Count of Assocition Rules: 126


In [12]:
# Shows 10 random association rules from all the association rules
display(rules.sample(10, random_state = 42))

Unnamed: 0,antecedents,consequents,antecedent support,consequent support,support,confidence,lift,leverage,conviction,zhangs_metric
73,(whole milk),(pip fruit),0.255516,0.075648,0.030097,0.117788,1.557043,0.010767,1.047765,0.480544
19,(citrus fruit),(other vegetables),0.082766,0.193493,0.028876,0.348894,1.80314,0.012862,1.238674,0.485603
116,"(root vegetables, whole milk)",(other vegetables),0.048907,0.193493,0.023183,0.474012,2.44977,0.013719,1.53332,0.62223
67,(pastry),(soda),0.088968,0.174377,0.021047,0.236571,1.356665,0.005533,1.081467,0.288572
94,(sausage),(soda),0.09395,0.174377,0.024301,0.258658,1.483324,0.007918,1.113687,0.359626
77,(root vegetables),(rolls/buns),0.108998,0.183935,0.024301,0.222948,1.212101,0.004252,1.050206,0.196393
31,(whole milk),(frankfurter),0.255516,0.058973,0.020539,0.080382,1.363029,0.00547,1.02328,0.357751
53,(other vegetables),(sausage),0.193493,0.09395,0.026945,0.139254,1.482209,0.008766,1.052633,0.403383
117,(other vegetables),"(root vegetables, whole milk)",0.193493,0.048907,0.023183,0.119811,2.44977,0.013719,1.080555,0.733779
44,(pip fruit),(other vegetables),0.075648,0.193493,0.026131,0.34543,1.785237,0.011494,1.232118,0.475847


In [13]:
# Shows top 10 association rules
display(rules.sort_values("confidence", ascending=False)[:10])

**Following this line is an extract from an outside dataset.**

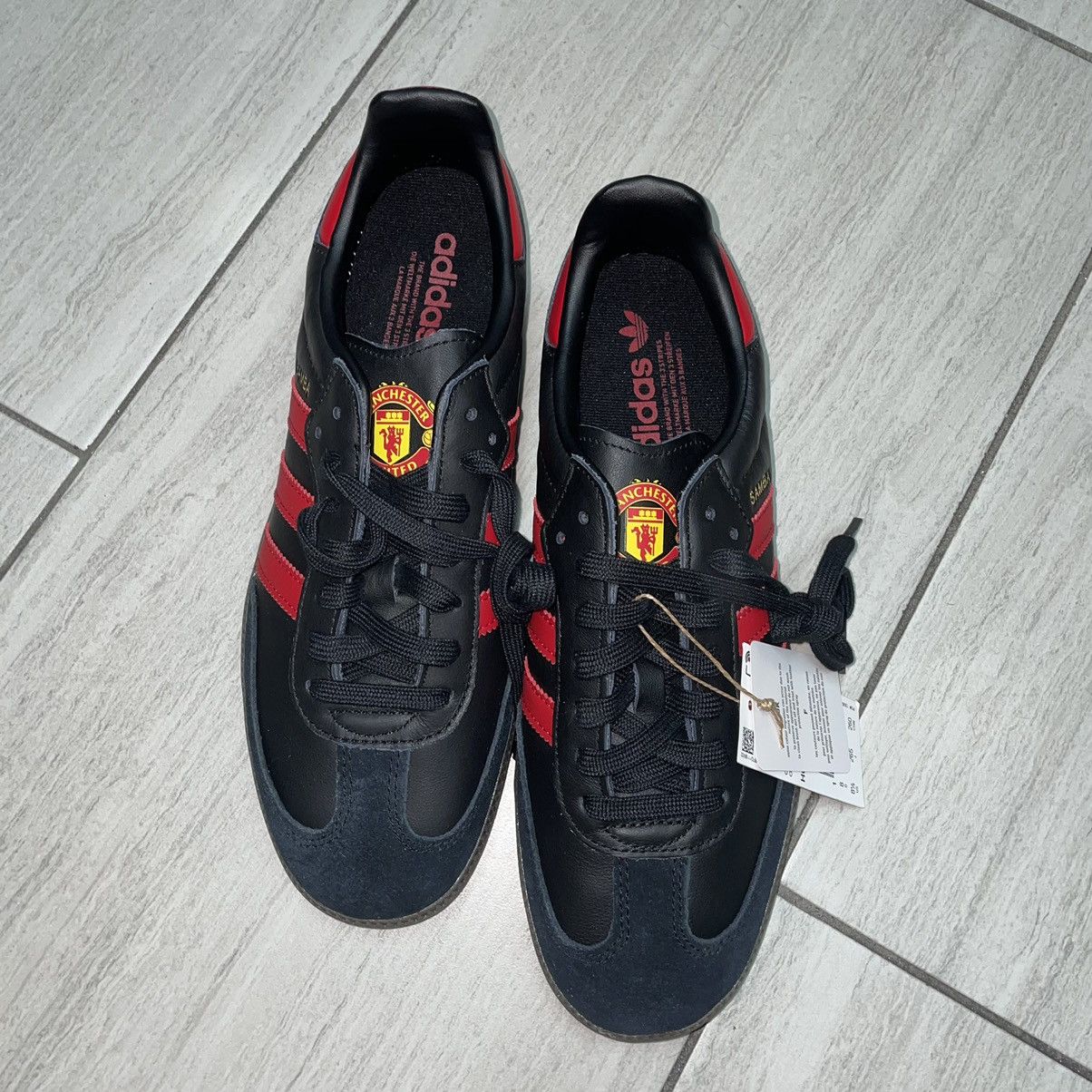 Adidas Adidas Manchester United Samba Size US 8.5 / EU 41-42 - 6 Thumbnail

Unnamed: 0,antecedents,consequents,antecedent support,consequent support,support,confidence,lift,leverage,conviction,zhangs_metric
121,"(other vegetables, yogurt)",(whole milk),0.043416,0.255516,0.022267,0.512881,2.007235,0.011174,1.52834,0.524577
16,(butter),(whole milk),0.055414,0.255516,0.027555,0.497248,1.946053,0.013395,1.480817,0.514659
25,(curd),(whole milk),0.053279,0.255516,0.026131,0.490458,1.919481,0.012517,1.461085,0.505984
115,"(other vegetables, root vegetables)",(whole milk),0.047382,0.255516,0.023183,0.48927,1.914833,0.011076,1.457687,0.501524
116,"(root vegetables, whole milk)",(other vegetables),0.048907,0.193493,0.023183,0.474012,2.44977,0.013719,1.53332,0.62223
28,(domestic eggs),(whole milk),0.063447,0.255516,0.029995,0.472756,1.850203,0.013783,1.41203,0.490649
108,(whipped/sour cream),(whole milk),0.071683,0.255516,0.032232,0.449645,1.759754,0.013916,1.352735,0.465077
90,(root vegetables),(whole milk),0.108998,0.255516,0.048907,0.448694,1.756031,0.021056,1.350401,0.483202
51,(root vegetables),(other vegetables),0.108998,0.193493,0.047382,0.434701,2.246605,0.026291,1.426693,0.622764
32,(frozen vegetables),(whole milk),0.048094,0.255516,0.020437,0.424947,1.663094,0.008149,1.294636,0.418855


Observation from the above table shows that the probility for customer to buy "whole milk" provided he/she also purchased "Yogurt/other vegitables" is more than 50% (0.512881). These rule can be used to create strategies like keeping these items together in store shelves.